2022 démarrait avec le sentiment que la crise du Covid était derrière nous. Un lieu comme le notre a aussi pour intention de partager de la joie avec les publics, et cette fois, nous pensions avancer vers une forme de vie plus légère. Février, la guerre se déclare en Ukraine. Où l’on comprend que la guerre est un fait social contemporain et de proximité, où l’on saisi que la raréfaction des ressources alimentaires et pétrolières est la raison de conflits à venir et l’on mesure que ce que l’on croit acquis : la démocratie, est quelque chose de fragile. Contre cela, nos voisins sont prêts à engager une guerre culturelle.
Avec la crise climatique de 2022, le discours désormais affiché d’une extrême droite qui se dit désormais en « guerre culturelle » contre un modèle de société plurielle et de partage des ressources, notre situation civilisationnelle en transition est très précaire. Cette guerre, si violente soit-elle, n’est que le symptôme d’une crise plus profonde.
Nous démarrons donc notre saison avec une trouvaille : Polyphony project. Il y a quelques années de cela, des femmes essentiellement, ukrainiennes, lançaient un appel. Leur culture rurale chantée disparaissait. Effet de la mondialisation, disparition des plus jeunes, extension des surfaces agricoles et perte des voisinages… leur sujet n’était pas si éloigné de ce que nous vivions ici, sur ce petit territoire français. Depuis, des ethno-musiciens ont fait le tour des campagnes pour enregistrer, transcrire les paroles et partager ces chansons afin que chacun puisse se les approprier et les faire vivre où que l’on soit.
Bien naïvement, une chorale improvisée, sous la direction de Mathilde Limal s’est attelée à cette tâche pour une rencontre en zoom organisée en mars 2022 avec l'Ensemble vocal du Musée Yvan Honchar à Kyiv composé de Sofia Andrushchenko, Stepan Andrushchenko, Ohla Carapata, Natalia Khomenko, Myroslava Vertiuk.
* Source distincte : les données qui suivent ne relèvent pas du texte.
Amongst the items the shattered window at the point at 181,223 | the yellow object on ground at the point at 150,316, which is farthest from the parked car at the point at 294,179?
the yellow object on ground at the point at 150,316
Après c’est un choc, une émotion, le sentiment d’une fraternité qui se construit. Plus avant, nous avons pu mesurer que l’échange culturel fait la nique à nombre de discours et de bonnes intentions toutes faites. Les temps allant, législatives française et vague d’extrême droite à la clé, d’Ukraine nous étions contacté pour nous rappeler un chant révolutionnaire « Le temps des cerises », nos amis s’étonnant que l’on puisse conjuguer chanson d’amour et révolution. Nous convenions alors de nous voir, de profiter de cette rencontre pour qu’elles interviennent auprès de l’Assemblée des départements de France et portent leur message : cette guerre qui produit chez nous l’inconfort d’une crise économique et énergétique, nous concerne au delà. Immédiatement, le Conseil départemental de Lot-et-Garonne, le festival Haizebegi, le chœur d’hommes de l’Auvignon nous rejoignaient pour organiser une belle tournée dans le sud ouest de la France.
Stepan, jeune chanteur, en âge de combattre était retenu à la frontière quelques jours et tout s’enchainait. D’émotion en émotion, d’échange choral, en coups de poings politiques, de discussions jusqu’au bout de la nuit quelque chose commençait à sourdre : notre travail est politique, au risque de l’inconfort et du dissensus. En clôture de cette aventure, un concert sublime en l’église de St Antoine de Ficalbia, suivi d’une douce nuit entachée des premiers bombardements russes sur Kyiv. Nous décidions au moment de nous quitter très émus, de créer un lien définitif entre La Maison forte et le Musée Yvan Honchar à Kyiv.
>> Que nous reste-t-il au delà de cette déconstruction ? Une proximité qui fait que l’on sait désormais que la raréfaction des ressources, la lente destruction de nos liens sociaux et fondamentaux démocratiques seront la cause des prochaines guerres à venir, jusqu’ici. Au delà, même si l’on mesure la possible vacuité d’un tel discours, la poésie, le chant, l’émotion sont des armes de lutte et de changement : on fait politique. Nous reste ces visages ainsi que ceux qui désormais occupent notre fil Facebook, de jeunes gens morts au combat et on les reconnait. Enfin, on ne peut cesser de se rappeler cette phrase de Oleksandra Matviichuk prix Nobel 2022 « Le pessimisme est un luxe qu’on ne peut pas se permettre. Quand ta force disparaît, c’est ton caractère qui surgit ». Nous tâcherons d'être à la hauteur de cela.